Le East and Horn of Africa Human Rights Defenders Project (EHAHRDP), Protection International, l’Observatoire pour la Protection des Défenseurs des Droits de l’Homme (OMCT-FIDH), Ligue Iteka, l'Observatoire de Lutte Contre la Corruption et les Malversations Économiques (OLUCOME) et le Forum pour le Renforcement de la Société Civile (FORSC) encouragent le Ministère public à mener sans délai les compléments d’enquête, en accord avec les recommandations de la Troisième commission d’enquête et du rapport du FBI, dont les interrogatoires et le prélèvement des échantillons d’ADN des individus nommés qui sont nécessaires pour la procédure judiciaire.
«Il est impératif que toute les pistes d’enquête soient poursuivies pour que la vérité émerge du processus judiciaire,» a déclaré Hassan Shire, directeur exécutif du East and Horn of Africa Human Rights Defenders Project. «Justice doit être rendue pour mettre fin à l’impunité au Burundi et protéger le travail indispensable des défenseurs des droits humains ».
Les organisations appellent également le gouvernement burundais de mettre en place un mécanisme de protection pour permettre aux témoins de témoigner en toute sécurité et confiance. Des ressources adéquates doivent être allouées pour que les enquêtes et les audiences au tribunal se déroulent dans un délai raisonnable. La date pour la prochaine audience doit être publiée aussitôt que possible.
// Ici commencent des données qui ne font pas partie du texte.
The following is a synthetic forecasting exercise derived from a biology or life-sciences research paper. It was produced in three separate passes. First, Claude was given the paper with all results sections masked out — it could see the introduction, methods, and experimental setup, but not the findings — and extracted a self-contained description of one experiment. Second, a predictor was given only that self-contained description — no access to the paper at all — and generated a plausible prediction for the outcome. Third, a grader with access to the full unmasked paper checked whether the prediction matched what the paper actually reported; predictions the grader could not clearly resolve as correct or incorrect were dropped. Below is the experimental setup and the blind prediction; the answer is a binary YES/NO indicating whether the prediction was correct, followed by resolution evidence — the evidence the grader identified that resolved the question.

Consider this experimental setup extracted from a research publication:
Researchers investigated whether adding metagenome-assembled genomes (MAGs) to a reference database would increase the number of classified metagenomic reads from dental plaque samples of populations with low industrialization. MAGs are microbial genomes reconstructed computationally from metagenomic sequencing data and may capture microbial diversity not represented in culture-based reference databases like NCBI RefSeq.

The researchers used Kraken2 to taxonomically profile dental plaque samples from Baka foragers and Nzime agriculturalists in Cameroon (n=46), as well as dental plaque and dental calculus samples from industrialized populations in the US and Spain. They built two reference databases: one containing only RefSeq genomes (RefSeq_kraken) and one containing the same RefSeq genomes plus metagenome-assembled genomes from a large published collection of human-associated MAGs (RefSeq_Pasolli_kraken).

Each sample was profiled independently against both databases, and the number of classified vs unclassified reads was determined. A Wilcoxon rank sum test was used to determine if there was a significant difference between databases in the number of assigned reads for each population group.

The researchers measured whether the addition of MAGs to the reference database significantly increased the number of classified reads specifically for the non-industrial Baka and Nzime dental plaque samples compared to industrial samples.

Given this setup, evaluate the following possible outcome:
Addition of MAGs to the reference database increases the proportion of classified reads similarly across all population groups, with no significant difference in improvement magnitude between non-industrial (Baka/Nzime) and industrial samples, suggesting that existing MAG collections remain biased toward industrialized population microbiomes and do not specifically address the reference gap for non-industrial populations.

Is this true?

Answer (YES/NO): YES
Des enquêtes doivent être menées sur toutes les menaces faites contre les défenseurs des droits humains liés à l’affaire et des mesures doivent être prises pour garantir leur protection et leur sécurité.
Plus généralement, nos organisations demandent aux autorités burundaises de garantir, en toutes circonstances, l’intégrité physique et psychologique de tous les défenseurs des droits humains burundais, ainsi que de respecter les dispositions de la Déclaration des Nations Unies sur les Défenseurs des Droits Humains et tous les instruments régionaux et internationaux relatifs aux droits humains ratifiés par le Burundi.